Work required: Please pull out each line from the items below that contains the string "farther", treating uppercase and lowercase as different.

Listing:

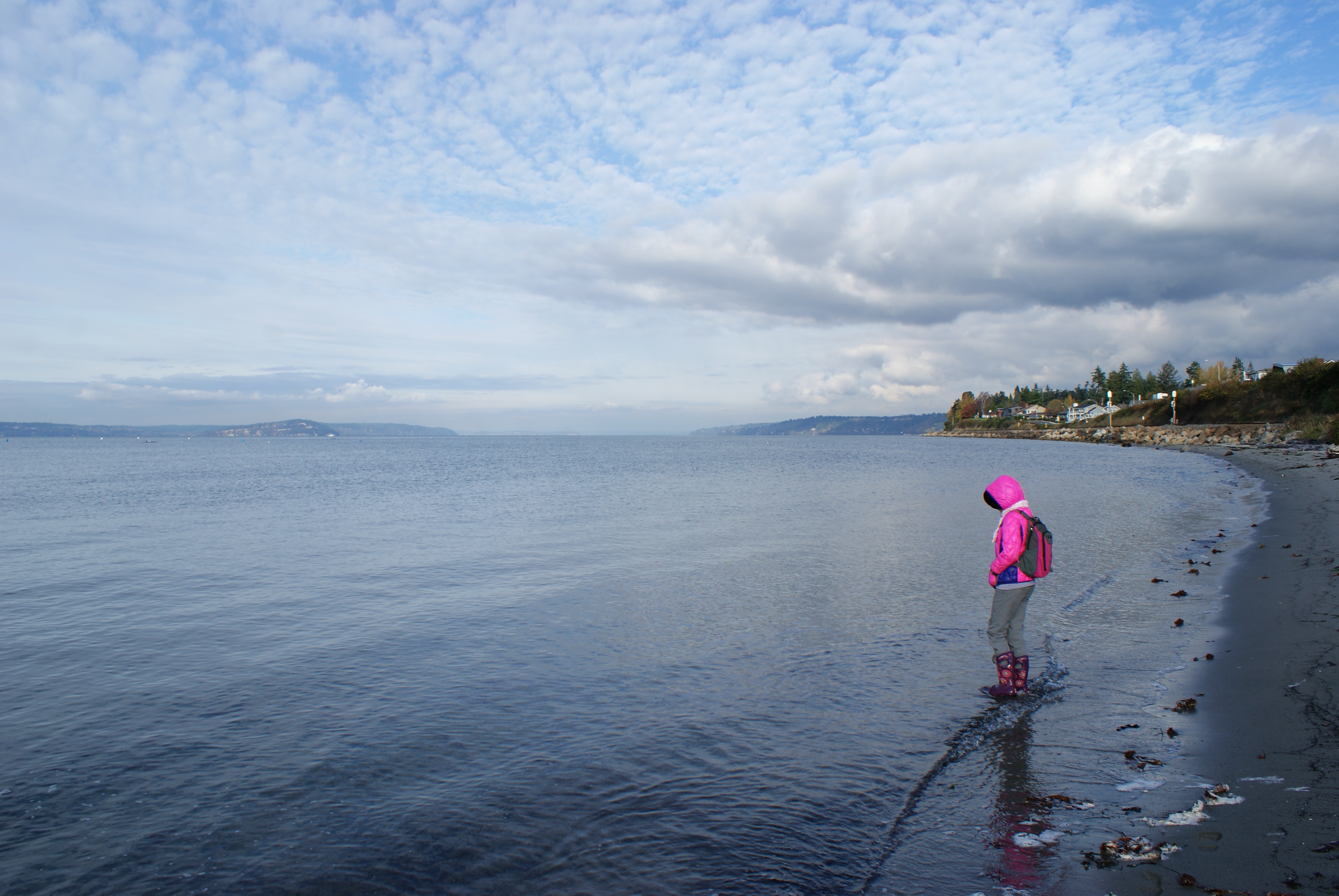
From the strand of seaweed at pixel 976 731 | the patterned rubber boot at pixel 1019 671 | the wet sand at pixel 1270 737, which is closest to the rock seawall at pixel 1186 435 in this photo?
the wet sand at pixel 1270 737

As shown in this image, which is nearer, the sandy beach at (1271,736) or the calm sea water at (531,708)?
the sandy beach at (1271,736)

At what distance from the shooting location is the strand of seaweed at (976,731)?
6461 millimetres

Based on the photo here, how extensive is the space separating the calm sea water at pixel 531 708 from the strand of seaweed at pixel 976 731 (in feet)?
0.21

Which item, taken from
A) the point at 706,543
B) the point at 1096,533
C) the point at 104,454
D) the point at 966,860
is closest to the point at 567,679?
the point at 966,860

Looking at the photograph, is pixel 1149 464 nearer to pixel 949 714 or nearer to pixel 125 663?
pixel 949 714

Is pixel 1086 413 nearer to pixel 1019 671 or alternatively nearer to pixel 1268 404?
pixel 1268 404

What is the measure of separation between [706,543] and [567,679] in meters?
14.2

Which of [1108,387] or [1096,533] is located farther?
[1108,387]

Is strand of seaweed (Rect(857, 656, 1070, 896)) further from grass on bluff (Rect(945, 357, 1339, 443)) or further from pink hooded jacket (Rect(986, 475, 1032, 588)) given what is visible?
grass on bluff (Rect(945, 357, 1339, 443))

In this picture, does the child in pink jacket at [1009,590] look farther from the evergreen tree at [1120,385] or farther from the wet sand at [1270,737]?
the evergreen tree at [1120,385]

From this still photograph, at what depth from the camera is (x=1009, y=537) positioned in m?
9.41

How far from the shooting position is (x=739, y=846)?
6.51 m

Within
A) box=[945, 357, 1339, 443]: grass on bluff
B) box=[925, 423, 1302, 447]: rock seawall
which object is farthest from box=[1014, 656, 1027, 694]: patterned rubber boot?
box=[925, 423, 1302, 447]: rock seawall

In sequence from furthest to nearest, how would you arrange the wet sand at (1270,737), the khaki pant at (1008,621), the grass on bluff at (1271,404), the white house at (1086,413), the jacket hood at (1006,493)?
1. the white house at (1086,413)
2. the grass on bluff at (1271,404)
3. the khaki pant at (1008,621)
4. the jacket hood at (1006,493)
5. the wet sand at (1270,737)
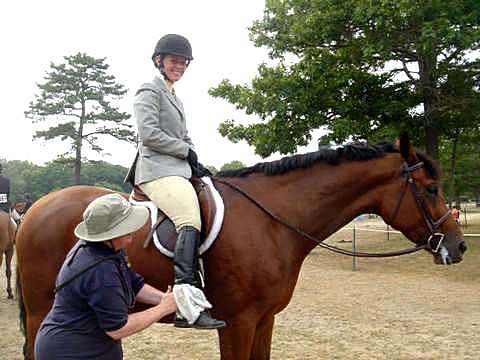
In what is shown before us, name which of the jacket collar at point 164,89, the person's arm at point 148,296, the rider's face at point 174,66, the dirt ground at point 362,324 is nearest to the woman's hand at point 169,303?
the person's arm at point 148,296

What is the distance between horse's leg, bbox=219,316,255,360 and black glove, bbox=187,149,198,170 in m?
1.25

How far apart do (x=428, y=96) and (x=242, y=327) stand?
11.4 m

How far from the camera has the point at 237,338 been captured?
3318 millimetres

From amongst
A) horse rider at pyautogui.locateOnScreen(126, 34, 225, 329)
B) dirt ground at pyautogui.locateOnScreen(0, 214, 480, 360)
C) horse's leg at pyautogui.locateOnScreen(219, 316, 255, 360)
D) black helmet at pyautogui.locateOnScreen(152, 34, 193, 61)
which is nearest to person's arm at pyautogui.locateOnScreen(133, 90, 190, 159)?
horse rider at pyautogui.locateOnScreen(126, 34, 225, 329)

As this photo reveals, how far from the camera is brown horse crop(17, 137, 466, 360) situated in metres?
3.38

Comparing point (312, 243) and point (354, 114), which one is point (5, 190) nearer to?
point (312, 243)

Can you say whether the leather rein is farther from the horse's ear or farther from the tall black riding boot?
the tall black riding boot

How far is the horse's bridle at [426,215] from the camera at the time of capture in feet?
11.7

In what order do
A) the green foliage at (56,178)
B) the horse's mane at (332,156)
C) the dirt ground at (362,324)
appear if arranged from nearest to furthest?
the horse's mane at (332,156) < the dirt ground at (362,324) < the green foliage at (56,178)

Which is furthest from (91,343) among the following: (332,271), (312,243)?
(332,271)

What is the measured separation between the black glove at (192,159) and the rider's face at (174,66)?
0.61m

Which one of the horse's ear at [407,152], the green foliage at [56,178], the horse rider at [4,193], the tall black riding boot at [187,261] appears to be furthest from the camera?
the green foliage at [56,178]

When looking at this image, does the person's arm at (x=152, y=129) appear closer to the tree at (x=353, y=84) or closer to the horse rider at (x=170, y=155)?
the horse rider at (x=170, y=155)

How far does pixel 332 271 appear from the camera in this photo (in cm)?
1210
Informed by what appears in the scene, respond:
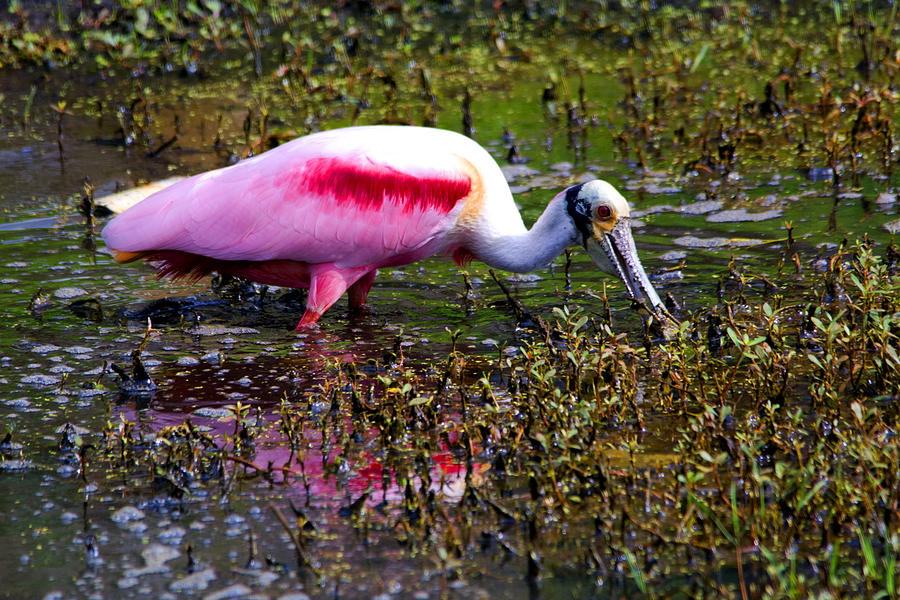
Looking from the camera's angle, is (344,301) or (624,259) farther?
(344,301)

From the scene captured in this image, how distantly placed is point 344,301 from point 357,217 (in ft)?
2.58

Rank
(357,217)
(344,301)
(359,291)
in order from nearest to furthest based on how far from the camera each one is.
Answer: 1. (357,217)
2. (359,291)
3. (344,301)

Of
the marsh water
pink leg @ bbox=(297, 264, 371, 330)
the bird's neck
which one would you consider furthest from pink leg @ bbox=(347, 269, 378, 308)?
the bird's neck

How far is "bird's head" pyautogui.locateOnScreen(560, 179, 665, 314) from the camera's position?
530 cm

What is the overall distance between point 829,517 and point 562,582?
768mm

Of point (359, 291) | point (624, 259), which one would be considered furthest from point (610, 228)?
point (359, 291)

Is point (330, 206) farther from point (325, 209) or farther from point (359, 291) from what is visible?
point (359, 291)

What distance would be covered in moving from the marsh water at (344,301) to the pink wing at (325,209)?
0.38 metres

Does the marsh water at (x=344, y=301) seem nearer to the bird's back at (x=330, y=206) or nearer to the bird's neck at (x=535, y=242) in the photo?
the bird's neck at (x=535, y=242)

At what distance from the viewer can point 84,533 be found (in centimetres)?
352

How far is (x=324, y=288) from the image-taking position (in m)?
5.43

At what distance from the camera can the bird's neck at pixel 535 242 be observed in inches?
213

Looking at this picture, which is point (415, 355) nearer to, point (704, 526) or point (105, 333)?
point (105, 333)

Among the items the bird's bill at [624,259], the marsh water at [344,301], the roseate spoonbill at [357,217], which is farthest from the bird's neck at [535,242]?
the marsh water at [344,301]
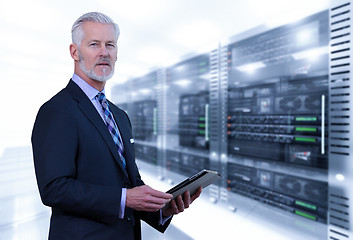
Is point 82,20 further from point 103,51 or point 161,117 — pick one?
point 161,117

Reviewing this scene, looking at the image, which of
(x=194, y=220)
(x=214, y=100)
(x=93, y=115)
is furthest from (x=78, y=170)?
(x=214, y=100)

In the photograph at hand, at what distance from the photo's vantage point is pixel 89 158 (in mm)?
862

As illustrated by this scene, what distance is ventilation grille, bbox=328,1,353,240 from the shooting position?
5.32 feet

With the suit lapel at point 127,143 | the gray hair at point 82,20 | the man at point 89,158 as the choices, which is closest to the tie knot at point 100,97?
the man at point 89,158

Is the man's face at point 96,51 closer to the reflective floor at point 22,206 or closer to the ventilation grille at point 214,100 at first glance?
the reflective floor at point 22,206

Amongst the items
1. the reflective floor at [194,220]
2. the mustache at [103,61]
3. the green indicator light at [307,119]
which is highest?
the mustache at [103,61]

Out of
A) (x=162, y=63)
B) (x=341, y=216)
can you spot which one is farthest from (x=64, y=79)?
(x=341, y=216)

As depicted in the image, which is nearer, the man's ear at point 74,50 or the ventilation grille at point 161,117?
the man's ear at point 74,50

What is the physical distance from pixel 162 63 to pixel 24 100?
2.15 m

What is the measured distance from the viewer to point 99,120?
940 mm

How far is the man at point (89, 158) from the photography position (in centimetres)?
78

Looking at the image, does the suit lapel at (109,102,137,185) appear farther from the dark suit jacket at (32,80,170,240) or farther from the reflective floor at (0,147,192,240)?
the reflective floor at (0,147,192,240)

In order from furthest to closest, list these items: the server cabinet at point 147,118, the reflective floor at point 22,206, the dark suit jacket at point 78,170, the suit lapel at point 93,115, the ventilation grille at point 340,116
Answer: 1. the server cabinet at point 147,118
2. the reflective floor at point 22,206
3. the ventilation grille at point 340,116
4. the suit lapel at point 93,115
5. the dark suit jacket at point 78,170

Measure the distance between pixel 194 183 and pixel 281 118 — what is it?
5.10ft
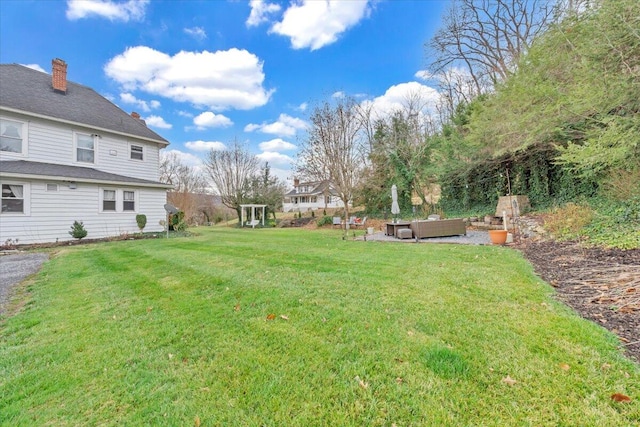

Full output:
Which of [1108,387] or [1096,533] is located farther?
In this picture, does the child in pink jacket at [1009,590] look farther from the evergreen tree at [1120,385] or farther from the wet sand at [1270,737]?
Can you say whether the leather rein is farther from the horse's ear or farther from the tall black riding boot?
Looking from the camera's angle, is (344,301) or (624,259) farther?
Is point (330, 206) farther from point (325, 209) or farther from point (359, 291) from what is visible?
Looking at the image, does the suit lapel at (109,102,137,185) appear farther from the dark suit jacket at (32,80,170,240) or farther from the reflective floor at (0,147,192,240)?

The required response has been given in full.